Tim Cook says Apple is working "responsibly" on generative AI and that it could be in products next year.

Tim Cook says Apple is working "responsibly" on generative AI and that it could be in products next year.

Apple has already invested heavily in artificial intelligence and intends to add it to its existing products and services - CEO Tim Cook made it clear during a recent earnings call. The Apple boss also confirmed that the company will be rolling out generative AI tools like those coming to Android phones and Windows 11 next year, which it plans to do "responsibly."

While Microsoft announced Copilot, Google rolled out Bard, and others embraced generative AI, Apple remained tight-lipped. It mentioned the use of foundational models in transcription and machine learning in the iPhone, but did not jump on the AI hype bandwagon.

This led to speculation about how the company would respond to such a dramatic shift in the tech ecosystem. On the Q4 earnings call, Cook said that while Apple does not label its products with AI, that does not mean it is not using artificial intelligence in its tools.

Cook told investors that an expanded look at Apple's releases shows that AI and machine learning are "integral to almost every product we ship."

He further cited personal voice cloning and live voicemail in iOS 17 and fall detection and EKG reading in Apple Watch as examples.

More recently, in the beta release of iOS 17.2, Apple announced new features that let CarPlay and AirPods describe the content of images sent through iMessage.

"We don't label them as such, to say," Cook said. 'But the underlying technology behind them is AI and machine learning.'

The big change will come when Apple adds big features to tools like Siri, follows in the footsteps of Microsoft's Copilot and Google's Duet, and includes generative text and image capabilities in its office products.

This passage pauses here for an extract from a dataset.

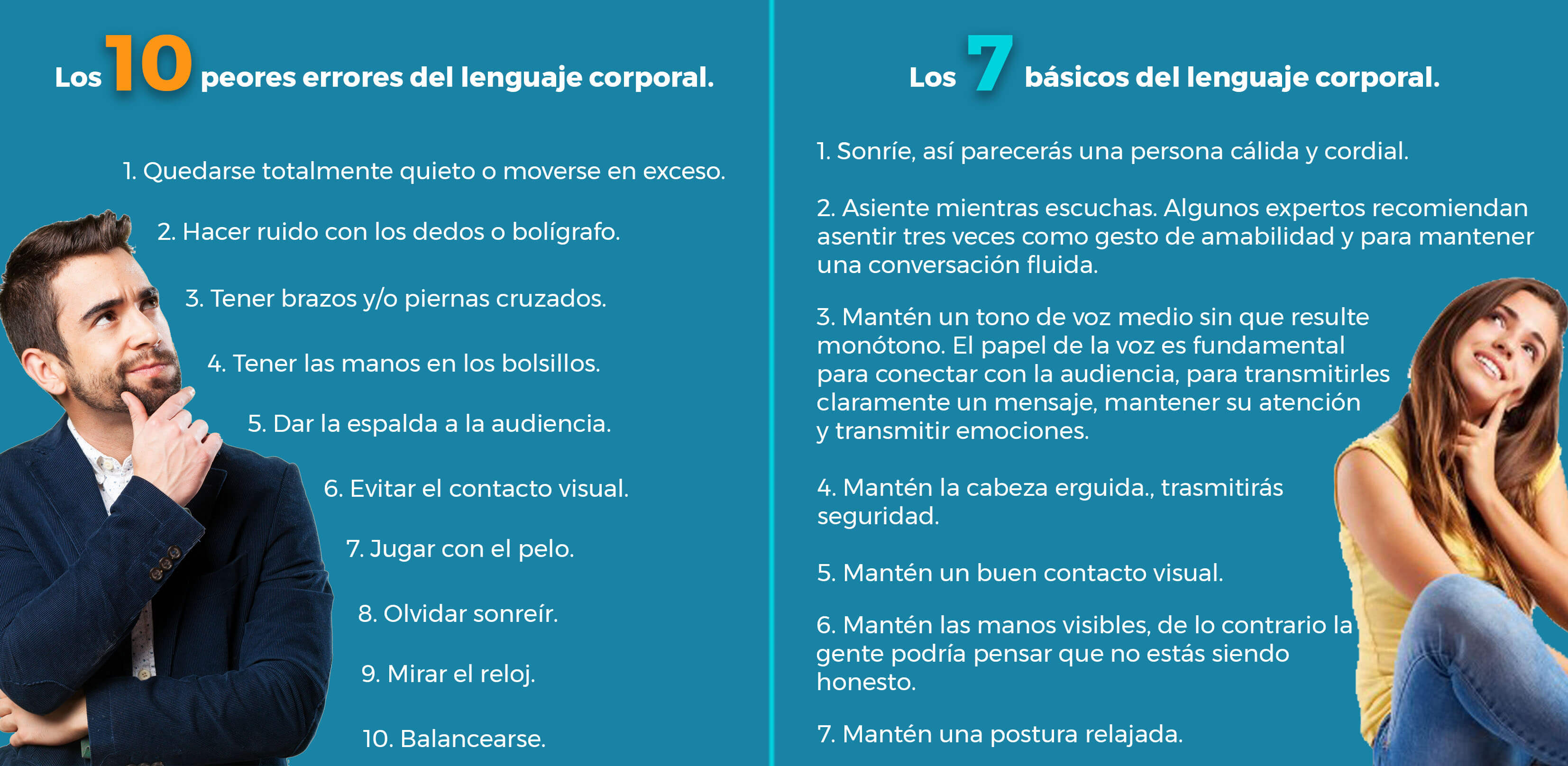 Consejos para una buena presentación oral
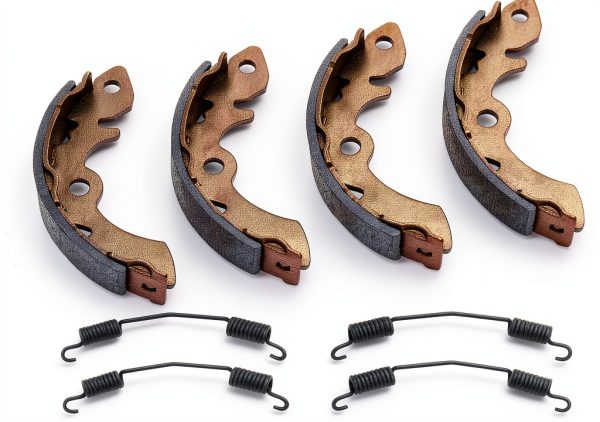 JAVIK Suzuki QuadRunner ATV Brake Return Spring Kit 4 Shoes 4 Springs-0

Cook said this is in development, but is being done responsibly. He says Apple is investing heavily in generative AI. We're investing quite a bit."

"We're going to do it responsibly and it's ...... You're going to see those technologies progress over time with the products that are at the heart of them."

This could include the rumored AppleGPT, a chatbot AI model similar to ChatGPT that is said to be used internally by Apple developers, but not publicly available.

Apple's delay in deploying generative AI tools is likely tied to high-level privacy requirements, as it wants to find a way to process personal data on devices using the neural engine built into its chips.

These are already being used to transcribe speech, train voice clones, copy text from images, and remove backgrounds from photos.